• DIRECTIVE:
Write out every numbered section heading in the container algorithms passage below, each with its number.

======== SOURCE PASSAGE ========

9.33 Merge Containers

merge(v1.begin(), v1.end(), v2.begin(), v2.end(), v3.begin());

combine two sorted ascending sequences of values into a third sorted ascending sequence. The first four iterators must be at least input iterators, while the last output iterator.

merge(v1.begin(), v1.end(), v2.begin(), v2.end(), back_inserter(v3));

merge(v1.begin(), v1.end(), v2.begin(), v2.end(), front_inserter(v3));

merge(v1.begin(), v1.end(), v2.begin(), v2.end(),inserter(v3, v3.begin() + 2));

template method back_inserter is in <iterators>. It calls the container’s method push_back to insert an element at the back of the container v3. There are two other inserters.

inplace_merge(v1.begin(), v1.begin + 5, v1.begin() + 10);

Reorders the sequences designated by iterators in the two ranges [0, 5) and [5, 10), each ordered by operator<, to form a merged sequence of length 10 beginning at first, also ordered by operator<. The merge occurs without altering the relative order of elements within either original sequence. Moreover, for any two elements from different original sequences that have equivalent ordering, the element from the ordered range [0, 5) precedes the other. Takes at least bidirectional iterators.

9.34 Unify Elements

i = unique(v1.begin(), v1.end());

after unique is applied to the range of elements, only a single copy of each value is left. It returns an iterators after the last legal element in the sequence – the rest of values are undefined. Takes at least forward iterators.

9.35 Reverse Elements

reverse(v1.begin(), v1.end());

reverse the elements. Takes at least bidirectional iterators.

9.36 Locate Element in Sorted Container

i = lower_bound(v1.begin(), v1.end(), 233);

return an iterator to locate the first right location in an ascending-order sequence, at which the value 233 can be inserted, while still keeping the new sequence in ascending order. Takes at least forward iterators.

i = upper_bound(v1.begin(), v1.end(), 233);

return an iterator to locate the last right location in an ascending-order sequence, at which the value 233 can be inserted, while still keeping the new sequence in ascending order. Takes at least forward iterators.

typedef vector<int>::iterator vv1;

pair<vv1, vv1> p1;

p1 = equal_range(v1.begin(), v1.end(), 233);

return a pair of iterators to locate both the first and the last right location in an ascending-order sequence, at which the value 233 can be inserted, while still keeping the new sequence in ascending order. Takes at least forward iterators.

======== PROVIDED DATA ========

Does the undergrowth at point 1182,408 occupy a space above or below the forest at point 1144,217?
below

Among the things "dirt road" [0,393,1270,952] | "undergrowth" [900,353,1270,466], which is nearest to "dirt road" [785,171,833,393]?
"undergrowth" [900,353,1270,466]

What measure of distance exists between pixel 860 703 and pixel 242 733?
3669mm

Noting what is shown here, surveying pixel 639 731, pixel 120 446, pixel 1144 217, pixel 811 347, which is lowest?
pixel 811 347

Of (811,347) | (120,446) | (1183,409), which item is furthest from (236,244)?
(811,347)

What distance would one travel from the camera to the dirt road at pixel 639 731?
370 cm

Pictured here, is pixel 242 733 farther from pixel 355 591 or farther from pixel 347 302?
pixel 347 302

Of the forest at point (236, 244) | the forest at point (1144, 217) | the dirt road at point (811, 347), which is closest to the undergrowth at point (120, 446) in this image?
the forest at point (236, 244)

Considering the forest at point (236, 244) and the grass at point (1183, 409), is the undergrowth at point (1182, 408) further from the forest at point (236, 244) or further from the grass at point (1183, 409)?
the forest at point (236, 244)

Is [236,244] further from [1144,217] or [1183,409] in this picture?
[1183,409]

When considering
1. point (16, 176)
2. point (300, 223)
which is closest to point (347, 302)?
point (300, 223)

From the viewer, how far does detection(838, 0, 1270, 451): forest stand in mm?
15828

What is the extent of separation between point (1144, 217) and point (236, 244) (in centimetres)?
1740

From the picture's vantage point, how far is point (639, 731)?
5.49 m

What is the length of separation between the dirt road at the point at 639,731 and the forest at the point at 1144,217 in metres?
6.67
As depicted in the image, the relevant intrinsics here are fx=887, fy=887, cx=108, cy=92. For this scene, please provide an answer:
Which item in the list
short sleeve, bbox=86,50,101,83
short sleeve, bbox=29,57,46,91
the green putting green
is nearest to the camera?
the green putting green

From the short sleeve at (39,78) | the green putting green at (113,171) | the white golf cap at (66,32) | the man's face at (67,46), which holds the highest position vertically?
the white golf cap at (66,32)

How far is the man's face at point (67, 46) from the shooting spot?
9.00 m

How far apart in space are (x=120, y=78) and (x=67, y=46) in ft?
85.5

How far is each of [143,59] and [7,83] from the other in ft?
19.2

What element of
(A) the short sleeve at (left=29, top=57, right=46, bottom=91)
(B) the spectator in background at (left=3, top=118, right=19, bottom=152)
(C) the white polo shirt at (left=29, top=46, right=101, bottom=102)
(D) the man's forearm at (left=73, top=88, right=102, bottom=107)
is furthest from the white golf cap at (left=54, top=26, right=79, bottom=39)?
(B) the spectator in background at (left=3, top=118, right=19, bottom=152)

========

• ANSWER FOR THIS EXERCISE:
9.33 Merge Containers
9.34 Unify Elements
9.35 Reverse Elements
9.36 Locate Element in Sorted Container